The forward-booking rate can be calculated each month based on the number of patients seen that month that have an upcoming appointment. In March 2017, the average forward-booking rate for more than 1000 veterinary practices surveyed was 12%.2 There is no current practice management benchmark, so management should monitor the success rate and periodically set goals for team members to increase the numbers.
Some teams are surpassing 12%; for example, Park West Veterinary Associates in Mt. Pleasant, South Carolina, has a monthly forward-booking rate of at least 65%.
Forward Booking Success Story
Park West Veterinary Associates embraced forward booking nearly 9 years ago. After realizing that human dentists and optometrists managed to forward book without a problem, practice manager Marian Rowland, CVPM, discussed the topic with her team.3
The Park West team’s approach is “what’s good for the pet is good for the practice; what’s good for the practice is good for the staff,” Rowland said. When the team members discussed forward booking, they realized that bringing pets back to the practice meant better patient care.
Rowland said team members develop a plan for every patient that includes letting clients know when their pet needs to be seen again and that the practice will take care of scheduling. Then, instead of a written appointment card, a team member simply farewells the client saying, Nice to see you! We’ll see you (in [3] weeks, or [6] months, or next year).

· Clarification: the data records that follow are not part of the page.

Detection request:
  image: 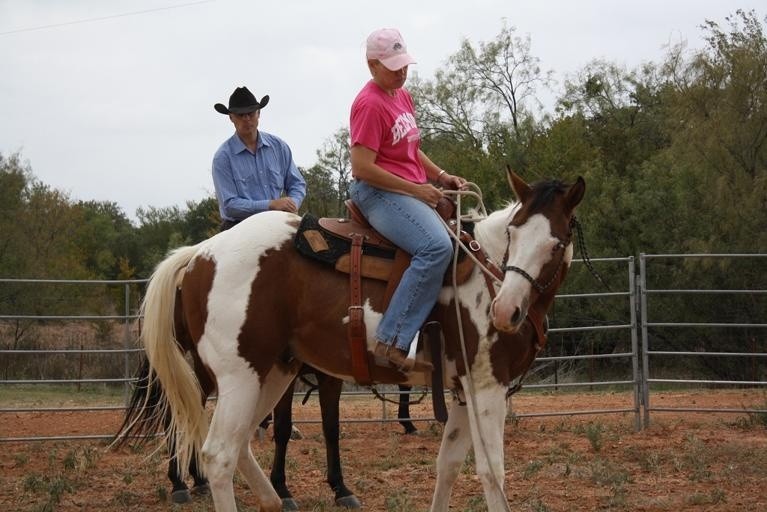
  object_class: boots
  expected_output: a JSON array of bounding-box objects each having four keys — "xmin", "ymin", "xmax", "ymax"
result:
[{"xmin": 374, "ymin": 341, "xmax": 434, "ymax": 373}]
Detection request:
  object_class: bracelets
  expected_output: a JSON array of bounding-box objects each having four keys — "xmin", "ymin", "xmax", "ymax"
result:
[{"xmin": 434, "ymin": 169, "xmax": 445, "ymax": 183}]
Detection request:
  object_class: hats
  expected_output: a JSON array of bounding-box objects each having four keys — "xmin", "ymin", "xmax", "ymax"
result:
[
  {"xmin": 366, "ymin": 29, "xmax": 417, "ymax": 72},
  {"xmin": 214, "ymin": 86, "xmax": 269, "ymax": 114}
]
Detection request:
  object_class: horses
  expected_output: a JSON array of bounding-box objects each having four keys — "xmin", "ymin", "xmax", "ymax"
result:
[
  {"xmin": 139, "ymin": 161, "xmax": 587, "ymax": 512},
  {"xmin": 106, "ymin": 160, "xmax": 586, "ymax": 512}
]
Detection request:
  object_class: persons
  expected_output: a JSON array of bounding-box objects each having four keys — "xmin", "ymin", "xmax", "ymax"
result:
[
  {"xmin": 347, "ymin": 25, "xmax": 473, "ymax": 373},
  {"xmin": 211, "ymin": 84, "xmax": 307, "ymax": 232}
]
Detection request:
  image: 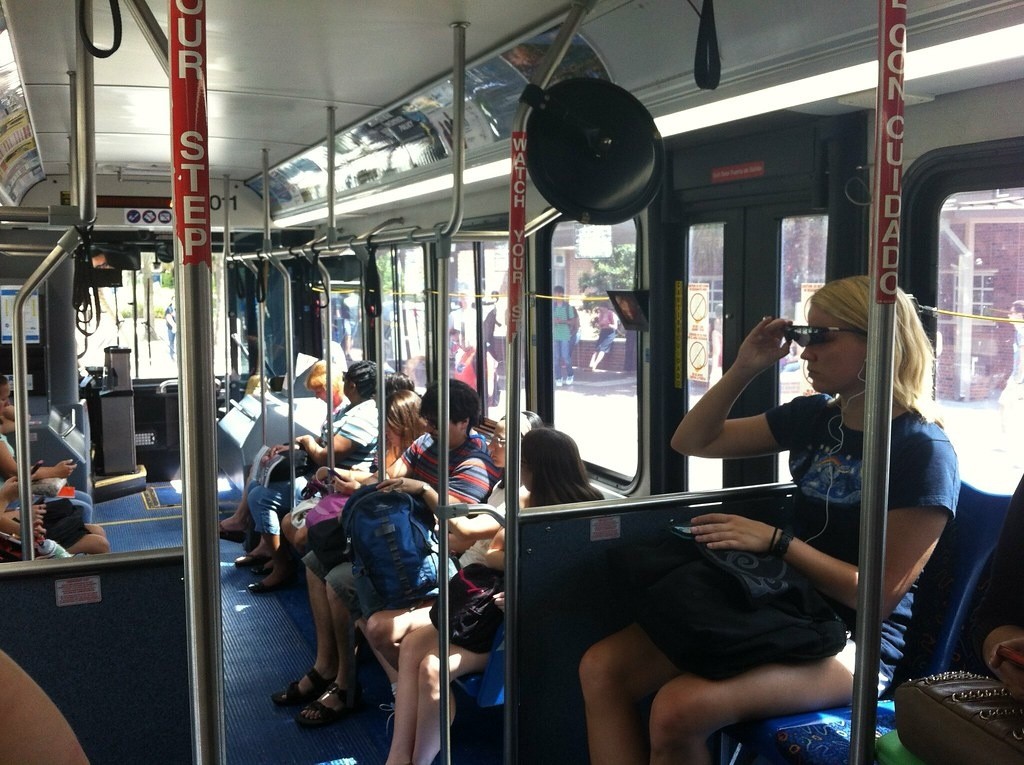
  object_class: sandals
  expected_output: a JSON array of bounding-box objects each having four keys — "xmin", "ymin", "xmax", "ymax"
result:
[
  {"xmin": 272, "ymin": 666, "xmax": 340, "ymax": 704},
  {"xmin": 293, "ymin": 683, "xmax": 367, "ymax": 728}
]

Team members also follow the simple rule of same veterinarian, same day, same time, which helps them automatically schedule an appointment that is most convenient for the client. The practice management software program can set up appointment reminders that begin approximately 1 month ahead of the scheduled appointment. Park West uses Avimark’s Rapport program, but a practice’s software provider can help with recommendations for the easiest way to set up forward-booked appointment reminders.

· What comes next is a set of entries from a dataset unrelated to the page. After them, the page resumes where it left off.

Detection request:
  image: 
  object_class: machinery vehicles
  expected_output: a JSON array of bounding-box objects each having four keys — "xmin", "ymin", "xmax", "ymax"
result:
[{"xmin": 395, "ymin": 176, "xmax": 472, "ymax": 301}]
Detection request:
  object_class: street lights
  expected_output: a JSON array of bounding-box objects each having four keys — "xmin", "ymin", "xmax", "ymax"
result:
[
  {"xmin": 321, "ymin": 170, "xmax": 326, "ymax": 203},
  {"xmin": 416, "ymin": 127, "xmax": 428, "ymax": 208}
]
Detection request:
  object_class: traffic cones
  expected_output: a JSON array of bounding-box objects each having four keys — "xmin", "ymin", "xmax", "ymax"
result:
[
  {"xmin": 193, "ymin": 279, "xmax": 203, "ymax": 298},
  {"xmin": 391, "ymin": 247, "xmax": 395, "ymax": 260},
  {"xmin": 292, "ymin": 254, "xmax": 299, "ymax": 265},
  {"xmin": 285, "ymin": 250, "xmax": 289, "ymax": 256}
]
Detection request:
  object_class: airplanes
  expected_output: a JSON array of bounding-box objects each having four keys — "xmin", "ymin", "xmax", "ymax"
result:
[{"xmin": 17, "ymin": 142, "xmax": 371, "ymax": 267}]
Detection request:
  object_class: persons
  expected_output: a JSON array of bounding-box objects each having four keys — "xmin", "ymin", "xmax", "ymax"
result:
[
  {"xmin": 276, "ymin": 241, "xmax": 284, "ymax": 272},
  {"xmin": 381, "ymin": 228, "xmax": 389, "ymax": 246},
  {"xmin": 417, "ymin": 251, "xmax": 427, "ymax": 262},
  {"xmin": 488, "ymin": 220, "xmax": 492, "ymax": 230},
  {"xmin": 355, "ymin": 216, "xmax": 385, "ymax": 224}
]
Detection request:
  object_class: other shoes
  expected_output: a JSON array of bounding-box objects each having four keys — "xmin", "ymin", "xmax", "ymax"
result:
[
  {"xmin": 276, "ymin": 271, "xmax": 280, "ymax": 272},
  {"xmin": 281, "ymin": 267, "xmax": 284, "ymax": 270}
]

“Our clients appreciate that we take care of their appointments,” Rowland says, “and they don’t have to remember to call us to schedule their pet’s care.”
Still Keeping to the Past
Remember, however, that forward booking is an addition rather than an alternative to the practice’s reminder system, because reminders are still required so that clients do not forget appointments they scheduled months earlier. Forward booking’s biggest advantage is that clients are more likely to proactively reschedule an appointment they already have in place, which cuts down on lapsing patients and ensures pets are getting the preventive and follow-up care they need in a timely manner.

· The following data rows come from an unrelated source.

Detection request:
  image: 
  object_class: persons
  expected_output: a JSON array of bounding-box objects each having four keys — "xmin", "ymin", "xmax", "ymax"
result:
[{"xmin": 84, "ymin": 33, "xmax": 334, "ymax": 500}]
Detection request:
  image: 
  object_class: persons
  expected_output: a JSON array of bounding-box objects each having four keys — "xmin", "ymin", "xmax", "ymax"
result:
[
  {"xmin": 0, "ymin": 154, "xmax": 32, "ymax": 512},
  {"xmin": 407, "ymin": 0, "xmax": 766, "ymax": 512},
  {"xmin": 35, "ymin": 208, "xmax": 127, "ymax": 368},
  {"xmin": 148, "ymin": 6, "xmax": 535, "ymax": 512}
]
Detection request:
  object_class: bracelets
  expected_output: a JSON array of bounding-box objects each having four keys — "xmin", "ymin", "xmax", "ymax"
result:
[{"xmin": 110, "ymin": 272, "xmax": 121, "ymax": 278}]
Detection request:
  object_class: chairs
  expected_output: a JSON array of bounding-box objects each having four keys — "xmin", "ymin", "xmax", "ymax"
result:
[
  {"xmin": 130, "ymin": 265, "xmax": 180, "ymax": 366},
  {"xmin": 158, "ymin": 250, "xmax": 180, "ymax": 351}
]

Accepting a different way of doing things is the biggest hurdle for most practices. Frequent concerns are, We do not have the veterinarian’s schedule so far out, and, What if the veterinarian’s schedule changes? However, any practice can create a standard schedule template in the practice management software. The appropriate team member should regularly check the schedule about a month ahead for forward-booked appointments and for any veterinarian schedule changes from the standard template. Then there is enough time reschedule any appointments, preferably close to the time of the original appointment.
Conclusion
What about the 3 R’s today? They are by no means obsolete—rather, forward booking actually strengthens the 3 R’s. Forward booking improves patient health and wellness by assuring patients return to the practice when they need to be seen again, while also streamlining reminder processes and reducing costs incurred when team members spend time and effort chasing clients with reminders.
Consider Park West’s success. The practice experienced no pushback or conflict from clients, who welcomed the ease of forward booking. Follow their example, including the “same veterinarian, same day, same time” rule, and you should see similar success.